The reason you get rude comments is that most people investing in domains do not understand the industry that specific domain is in and don’t have reasonable asking prices. You seem like you get it more than a lot of domainers, but people are getting spammed all the time with unreasonable offers to buy dumb domains for way too much money. We get 10-15 offers a day just off of minisites from domainers selling crappy similar domains and wanting too much money. You have to understand when emailing an end user or getting an offer from an end user that you’re probably the 100th person they’ve seen over the last decade trying to ask a ton of money for a domain.
I don’t know….they look fine to me. I suppose we all like .com, but I would respectfully take issue to refer to some net and orgs and others this gentleman has listed as “junk”.
In my humble opinion, many of those .org addresses I saw looked like that is the extension they should have. Nothing wrong with them.
Just my 2 cents.
Take the high road and let those that are without knowledge make their petty comments.
Two nights ago I registered with GoDaddy the following domain name which I feel is appropos for Elliot’s blogpost and this interesting discussion….I have no idea about pricing it nor re-selling to anyone at this point but I enjoyed designing it—but, at least I understand some of the terminology of the discussions now…..
It’s usually a tug of war between idiots. domainers profoundly overvaluing their better domains (as someone else once said, considering every $10K name to be worth $100K, every $100K to be worth $1mm) and end-users having no idea that $200 isn’t a credible offer for that $10K domain…
Abstract pricing is one of the hardest things to do, which is why the retail art world is impossibly hard to break into successfully.
Reason: The rarest element in the universe is objectivity.
You’re only looking for that one buyer who gets it and is willing to pay.

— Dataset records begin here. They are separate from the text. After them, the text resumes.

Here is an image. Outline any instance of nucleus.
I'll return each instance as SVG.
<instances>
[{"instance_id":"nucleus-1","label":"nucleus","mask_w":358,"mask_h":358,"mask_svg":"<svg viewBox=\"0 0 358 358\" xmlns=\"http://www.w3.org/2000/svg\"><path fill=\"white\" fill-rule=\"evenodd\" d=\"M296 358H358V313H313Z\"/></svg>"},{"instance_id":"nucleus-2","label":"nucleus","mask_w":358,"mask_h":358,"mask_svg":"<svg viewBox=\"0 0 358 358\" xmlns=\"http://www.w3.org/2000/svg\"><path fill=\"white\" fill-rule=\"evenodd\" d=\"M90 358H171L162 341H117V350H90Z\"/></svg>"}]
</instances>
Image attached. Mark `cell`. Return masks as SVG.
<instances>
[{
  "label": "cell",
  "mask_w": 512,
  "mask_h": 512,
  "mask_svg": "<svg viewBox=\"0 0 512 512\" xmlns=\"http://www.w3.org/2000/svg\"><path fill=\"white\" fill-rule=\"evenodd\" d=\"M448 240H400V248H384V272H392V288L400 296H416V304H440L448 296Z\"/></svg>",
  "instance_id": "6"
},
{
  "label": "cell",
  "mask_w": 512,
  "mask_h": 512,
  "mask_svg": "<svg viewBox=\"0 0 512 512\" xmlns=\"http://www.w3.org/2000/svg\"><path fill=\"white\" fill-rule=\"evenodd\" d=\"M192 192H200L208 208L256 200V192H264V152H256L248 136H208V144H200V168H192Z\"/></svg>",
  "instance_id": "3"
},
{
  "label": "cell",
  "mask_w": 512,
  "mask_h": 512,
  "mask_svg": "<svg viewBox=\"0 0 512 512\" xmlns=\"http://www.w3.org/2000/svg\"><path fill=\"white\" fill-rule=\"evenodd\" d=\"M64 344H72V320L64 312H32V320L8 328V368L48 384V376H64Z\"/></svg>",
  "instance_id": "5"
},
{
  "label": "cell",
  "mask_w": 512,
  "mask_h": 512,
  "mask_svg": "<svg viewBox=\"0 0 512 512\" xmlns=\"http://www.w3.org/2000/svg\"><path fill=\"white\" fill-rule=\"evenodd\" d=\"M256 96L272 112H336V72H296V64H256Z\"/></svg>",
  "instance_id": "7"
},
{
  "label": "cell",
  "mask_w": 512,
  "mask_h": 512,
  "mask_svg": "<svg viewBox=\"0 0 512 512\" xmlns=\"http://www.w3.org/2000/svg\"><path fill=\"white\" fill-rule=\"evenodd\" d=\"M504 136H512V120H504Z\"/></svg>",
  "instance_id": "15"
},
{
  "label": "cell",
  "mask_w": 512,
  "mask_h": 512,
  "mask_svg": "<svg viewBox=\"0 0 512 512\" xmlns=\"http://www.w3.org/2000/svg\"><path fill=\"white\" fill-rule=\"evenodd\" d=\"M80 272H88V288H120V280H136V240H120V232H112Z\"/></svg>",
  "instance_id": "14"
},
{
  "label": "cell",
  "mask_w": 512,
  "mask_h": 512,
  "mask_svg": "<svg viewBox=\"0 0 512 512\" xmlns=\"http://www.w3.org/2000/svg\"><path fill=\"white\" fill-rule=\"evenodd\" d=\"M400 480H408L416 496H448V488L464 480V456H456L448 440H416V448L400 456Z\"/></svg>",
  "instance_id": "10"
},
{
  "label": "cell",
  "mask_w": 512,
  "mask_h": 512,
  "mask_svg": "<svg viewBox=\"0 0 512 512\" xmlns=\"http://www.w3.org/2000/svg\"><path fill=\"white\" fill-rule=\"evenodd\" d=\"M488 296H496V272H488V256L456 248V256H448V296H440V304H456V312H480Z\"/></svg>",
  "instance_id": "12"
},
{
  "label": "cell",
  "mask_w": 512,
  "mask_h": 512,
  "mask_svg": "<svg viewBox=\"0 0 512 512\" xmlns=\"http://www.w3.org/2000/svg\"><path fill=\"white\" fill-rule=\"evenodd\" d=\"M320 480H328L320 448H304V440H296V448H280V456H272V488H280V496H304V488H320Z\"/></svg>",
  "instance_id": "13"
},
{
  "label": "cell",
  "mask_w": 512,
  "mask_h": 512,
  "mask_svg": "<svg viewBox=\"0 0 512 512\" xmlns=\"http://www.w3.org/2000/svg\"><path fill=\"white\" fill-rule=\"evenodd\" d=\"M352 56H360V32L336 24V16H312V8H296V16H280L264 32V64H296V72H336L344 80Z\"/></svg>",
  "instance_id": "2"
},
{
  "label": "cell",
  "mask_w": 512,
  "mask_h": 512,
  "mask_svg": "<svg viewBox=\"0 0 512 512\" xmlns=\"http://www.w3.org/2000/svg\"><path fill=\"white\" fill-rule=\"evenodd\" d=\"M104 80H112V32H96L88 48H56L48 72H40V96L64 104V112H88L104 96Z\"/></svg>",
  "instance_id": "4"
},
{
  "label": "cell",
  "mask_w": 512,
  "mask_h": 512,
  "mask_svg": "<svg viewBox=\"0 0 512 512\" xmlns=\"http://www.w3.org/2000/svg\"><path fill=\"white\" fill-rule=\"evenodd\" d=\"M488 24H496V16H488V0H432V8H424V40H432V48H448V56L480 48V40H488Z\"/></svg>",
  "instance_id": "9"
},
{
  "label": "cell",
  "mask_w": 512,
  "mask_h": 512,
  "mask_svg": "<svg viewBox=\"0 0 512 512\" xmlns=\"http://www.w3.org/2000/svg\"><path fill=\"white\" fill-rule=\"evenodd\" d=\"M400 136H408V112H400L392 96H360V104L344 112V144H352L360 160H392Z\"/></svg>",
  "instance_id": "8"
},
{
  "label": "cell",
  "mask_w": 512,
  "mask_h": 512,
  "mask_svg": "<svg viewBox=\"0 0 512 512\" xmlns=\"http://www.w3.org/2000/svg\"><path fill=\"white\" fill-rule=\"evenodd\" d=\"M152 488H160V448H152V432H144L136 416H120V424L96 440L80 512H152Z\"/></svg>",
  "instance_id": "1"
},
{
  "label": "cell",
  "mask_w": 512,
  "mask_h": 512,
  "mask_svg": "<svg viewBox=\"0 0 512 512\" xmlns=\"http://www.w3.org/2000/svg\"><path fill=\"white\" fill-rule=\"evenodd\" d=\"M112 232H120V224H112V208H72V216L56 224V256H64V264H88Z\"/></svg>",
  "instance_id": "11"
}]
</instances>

The right lid for the Pot.
You have done well doing it in the past, so no need to waste time like you say going back and forth with the one’s who don’t see the value.
There are times when I am close with the buyer (say 25% off in terms of valuation), and those are the times I discuss how I valued the name and why I think it’s worth the asking price. If you are that close, you can usually work out a deal because when a buyer wants it for 25% less, he knows the value and just wants a good deal. It’s all about finding common ground and pricing it well enough to be able to make a concession but still close a profitable deal.
Although I have now hand registered & acquired nearly 85 domains (mainly .com’s with good names or values only) I have been told it is always best to sell them to end users for top amounts. But after reading your excellent post I now feel better off selling my domains at reasonable prices (e.g. $795 buy now price for DropboxStorage.com) through such marketplaces as Afternic & Sedo & nothing else.
Just found this comment string with the last post July 16th, 2012.
When communicating with an end user that has a good understanding of the true value of a domain, what are the sources, from your perspective, from which the end user gains that appreciation?
What methods of valuation would the end user have? What data would she rely on?
It is still the toughest obstacle, even now, to sell a great name that would work wonders for a company when they do not understand domains….
They expect a fully working site and do not see the value of the name, even if it is an emd on their main product.